From New York to the Suburbs of Philly

Moving from New York

Have you heard about the exodus from dense urban centers like Manhattan to the suburbs?

There’s been a lot of press covering home buyer demand moving from dense urban areas to more open suburban lifestyles across the country, from San Francisco to New York.

Gary Vee recently posted about how changing work from home trends are going to dramatically impact real estate, now and into the future:

Yes we can contribute this rush to the suburbs as a post-COVID market impact. However, the effect of COVID-19 on the housing market is complex. Much like the ocean, there are trends that appear like a big wave – but there’s also cross-currents and potential undertows.

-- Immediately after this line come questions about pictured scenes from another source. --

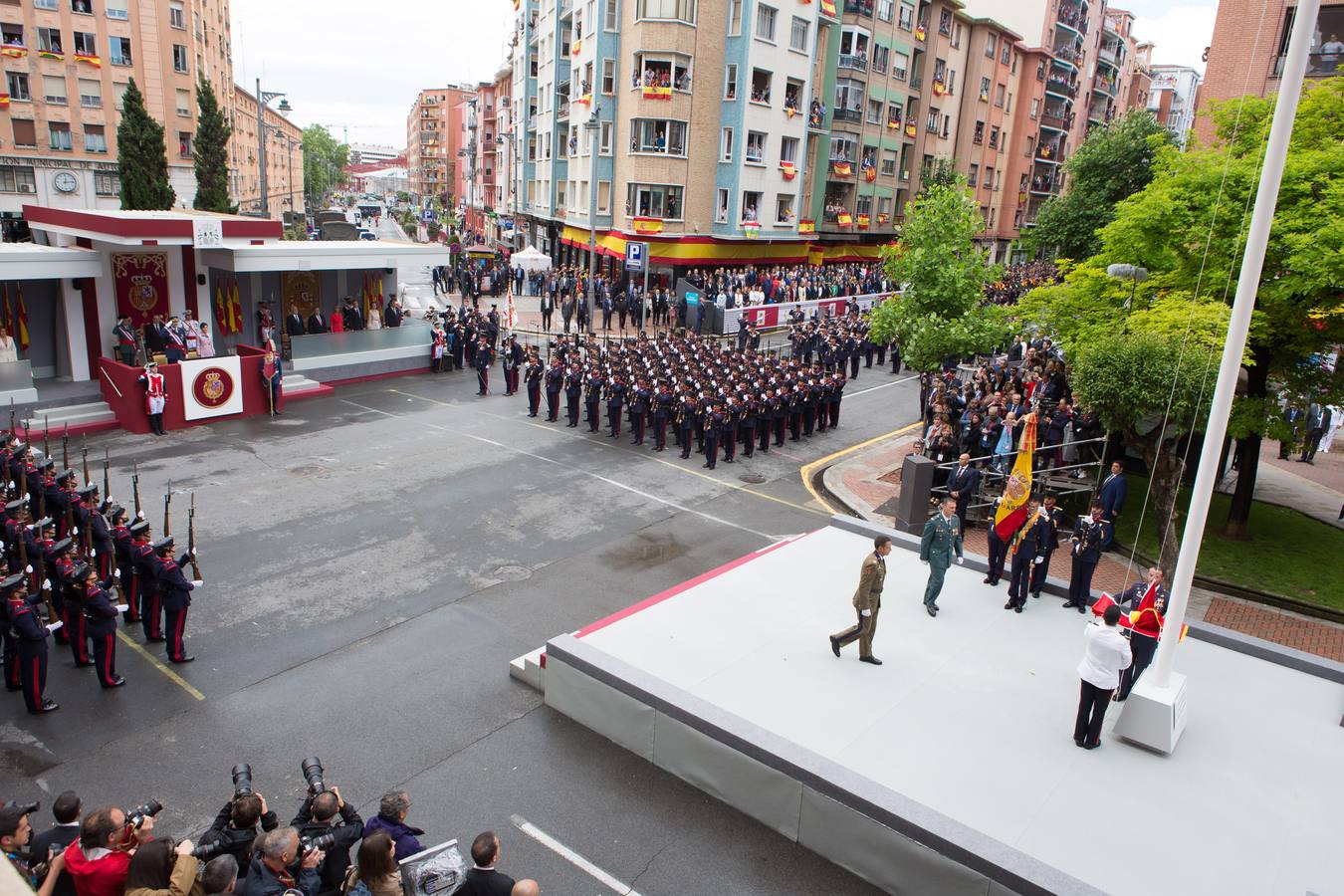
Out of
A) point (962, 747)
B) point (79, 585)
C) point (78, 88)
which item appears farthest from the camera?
point (78, 88)

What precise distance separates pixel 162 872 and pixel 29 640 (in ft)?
16.7

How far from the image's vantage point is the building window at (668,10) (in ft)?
121

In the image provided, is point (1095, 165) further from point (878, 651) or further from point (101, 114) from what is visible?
point (101, 114)

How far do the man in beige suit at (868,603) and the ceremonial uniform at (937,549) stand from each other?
62.1 inches

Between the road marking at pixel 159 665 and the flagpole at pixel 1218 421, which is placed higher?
the flagpole at pixel 1218 421

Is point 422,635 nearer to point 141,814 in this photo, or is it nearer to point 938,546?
point 141,814

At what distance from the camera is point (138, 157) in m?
44.0

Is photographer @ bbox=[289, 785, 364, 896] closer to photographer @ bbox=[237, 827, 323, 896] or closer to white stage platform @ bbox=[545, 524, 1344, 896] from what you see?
photographer @ bbox=[237, 827, 323, 896]

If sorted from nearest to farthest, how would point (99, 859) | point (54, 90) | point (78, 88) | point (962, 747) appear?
point (99, 859), point (962, 747), point (54, 90), point (78, 88)

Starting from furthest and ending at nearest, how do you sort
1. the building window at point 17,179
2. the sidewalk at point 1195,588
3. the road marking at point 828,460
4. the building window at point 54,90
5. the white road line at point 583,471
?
the building window at point 54,90 < the building window at point 17,179 < the road marking at point 828,460 < the white road line at point 583,471 < the sidewalk at point 1195,588

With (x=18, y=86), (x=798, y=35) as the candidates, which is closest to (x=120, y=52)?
(x=18, y=86)

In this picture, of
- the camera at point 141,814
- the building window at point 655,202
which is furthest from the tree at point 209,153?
the camera at point 141,814

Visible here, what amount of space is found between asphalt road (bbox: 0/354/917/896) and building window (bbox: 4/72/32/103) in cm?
4322

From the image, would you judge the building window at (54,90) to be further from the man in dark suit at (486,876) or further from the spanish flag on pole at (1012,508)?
the man in dark suit at (486,876)
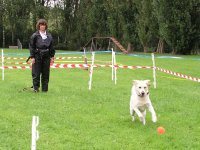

Okay, you can tell I lived by the ocean for a very long time! I still take my shoes off when I come home 😎🏄🏼‍♂️

Fleeing Manhattan to the suburbs

One of the big waves that got a lot of press is the huge uptick in demand for suburban living from Manhattan. The NY Times reported in August New Yorkers are fleeing to the suburbs; the demand is insane’ :

“Moving companies have said they cannot keep up with the demand. Metropolis Moving in Brooklyn said the number of quotes for out-of-state moves jumped by more than 200 percent in May and in June.”

Moving from Manhattan to Suburbs

Most of the press highlighted an increase in demand for suburban areas close to Manhattan like Northern New Jersey. However, here in the “6th borough” of Philadelphia, we’ve welcomed a lot of New Yorkers as new neighbors on the Main Line and in Center City.

Main Line suburban living

While a large Main Line 6,000+ sf estate home on 3-5 acres sounds ideal after quarantine with multiple generations all working / schooling from home, the reality of remote large estate living isn’t for everyone.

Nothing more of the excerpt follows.